Situé à la lisière de la rivière Ruzizi entre la RDC et le Rwanda, la vie a été paralysée dans les secteurs clés de la vie notamment la santé communautaire, eau, hygiène et assainissement, sécurité alimentaire, éducation, abris et environnement.
La société civile environnementale et la société civile locale recommandent " l'approvisionnement en médicaments essentiels et kits médicaux. La réhabilitation et appui aux structures de santé. L''organisation des campagnes de sensibilisation sanitaire, la distribution des moustiquaires imprégnées ainsi que le renforcement de la sensibilisation communautaire sur les maladies hydriques via les CODESA" pour essayer s'appesantir la situation humanitaire.
Dans sa note de plaidoyer, la société civile environnementale rappelle qu'il y a eu la destruction ou contamination des sources d’eau potable, l'accès limité à l’eau potable pour les ménages, l'absence ou insuffisance de latrines fonctionnelles et l'apparition des maladies liées au manque d’assainissement et appelle à des actions concrètes et urgentes notamment la construction des latrines d’urgence. et la sensibilisation communautaire aux bonnes pratiques d’hygiène.

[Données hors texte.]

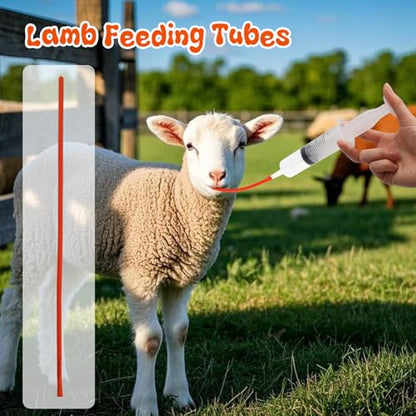 Rubber Lamb Feeding Tubes 16" x 14FR, for Goat Piglet Puppy,Red 5 Pack - color: 5 Pack, size: 14 FR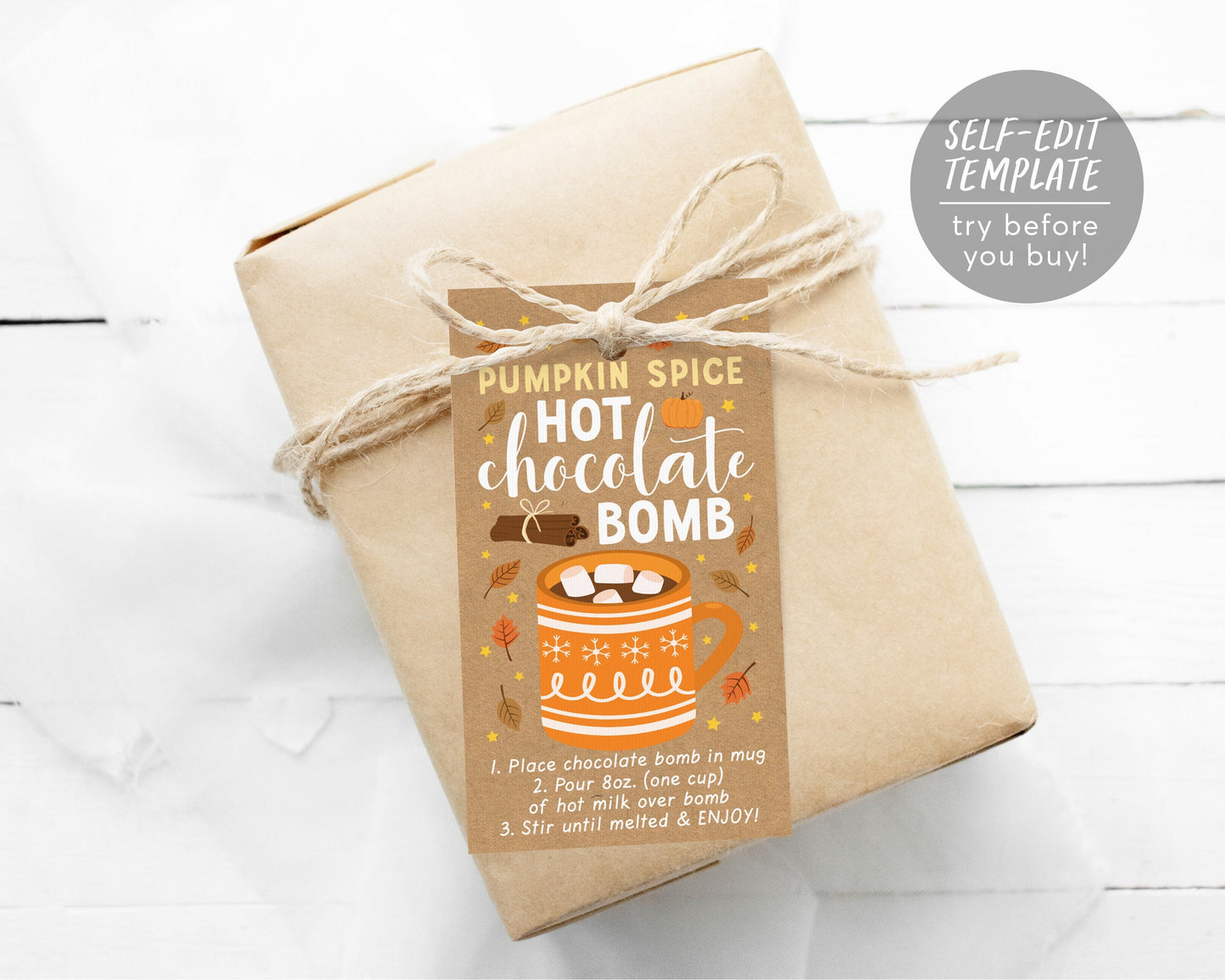 Pumpkin Spice Hot Chocolate Bomb Tags Editable Template, Hot Cocoa Bomb Instructions Favor Tags, Fall Autumn Thanksgiving You're The Bomb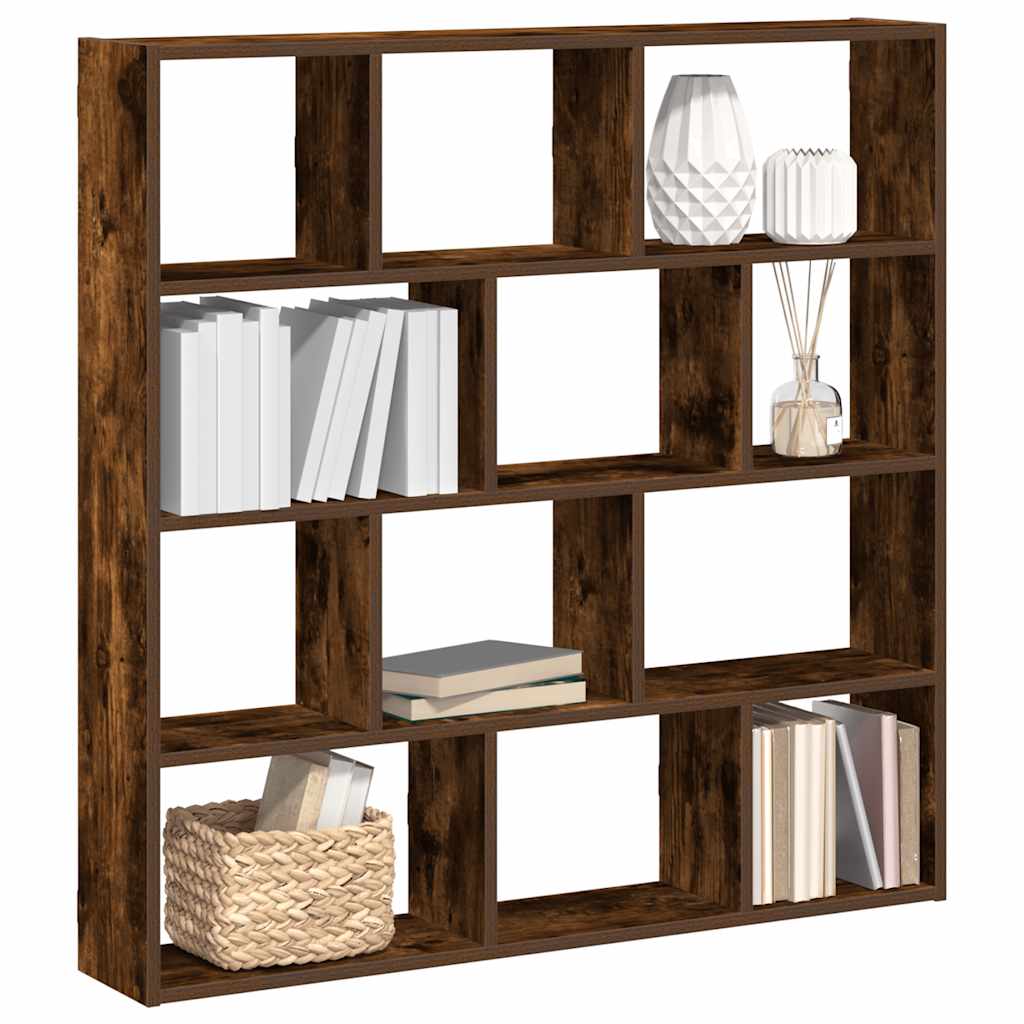 Wall shelf, 12 compartments, smoke, wood, cube-shaped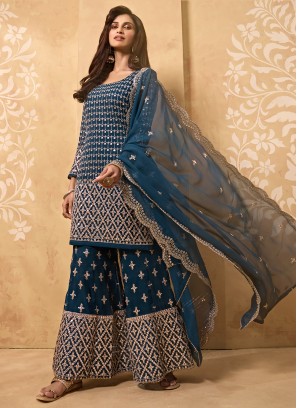 Imperial Faux Georgette Blue Designer Pakistani Suit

Dans la zone, ces structures de la société civile reviennent également sur la sécurité alimentaire en péril, les cas des violences sexuelles et propose " le déploiement d'une réponse humanitaire multisectorielle d’urgence en faveur de la population de Buhozi, afin de répondre de manière holistique aux besoins vitaux immédiats; Egalement de prioriser l’accès à l’eau potable et aux soins de santé de base, notamment par l’installation de cliniques mobiles et la fourniture de médicaments essentiels pour la prise en charge spécifique des enfants et des femmes enceintes et d'apporter une assistance humanitaire d’urgence aux ménages vulnérables à travers la distribution de kits de vivres et la mise à disposition d'abris temporaires sécurisés pour la promotion d'une gestion durable et résiliente de l’environnement pour atténuer l'impact des futurs chocs climatiques sur la communauté.